I had been put into my mother’s bed so that I could watch the turnpike, then a macadam road with a blue limestone facing. It ran very near us, between the little creek at the foot of our long front yard and the base of the high hills which shut the winter sun from us early.

It was a weary wait for the stage that morning. Usually we could hear the rattle of the iron-tired wheels and the click of the four shod horses before they came round the curve where the flint milestone with deep-cut letters said: ROMNEY— 35 MILES. But today there was a high wind from the west. Maybe we could not hear the stage coming, Mrs. Blake remarked to Aunt Till.

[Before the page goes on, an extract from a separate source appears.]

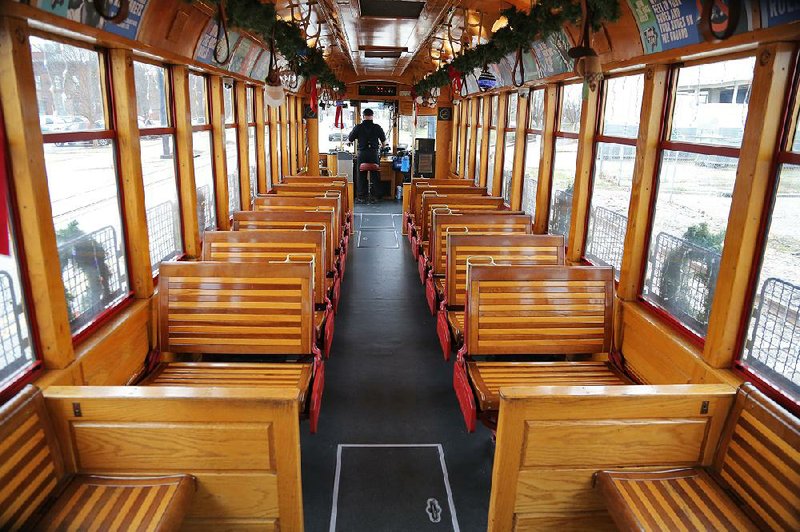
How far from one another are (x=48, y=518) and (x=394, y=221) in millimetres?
9787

For I was not alone in the room. Two others were there to keep me company. Mrs. Blake sat with her hands lying at rest in her lap. She looked almost as if she were in church. Aunt Till was sitting beside her; a spare, neat little old darky, bent at the shoulders but still holding herself straight from the hips. The two conversed very little; they were waiting and watching, just as I was. Occasionally my mother came in, going with her quick, energetic step to the window and peering out. She was young, and she had not the patience of the two old women.

“Don’t get excited,” she would say to me. “It may be a long while before the stage comes.”

Even my father was awaiting the stage. He had not gone out to cut timber with the men today, but had sent them into the woods with Moses, son of the Colberts’ old Taylor, as the boss. Father was down in his basement tool-room under the portico steps, tinkering at something. Probably he was making yellow leather shoes for the front paws of his favourite shepherd dog — she wore out so many, racing up and down the stony hillsides in performing her duties.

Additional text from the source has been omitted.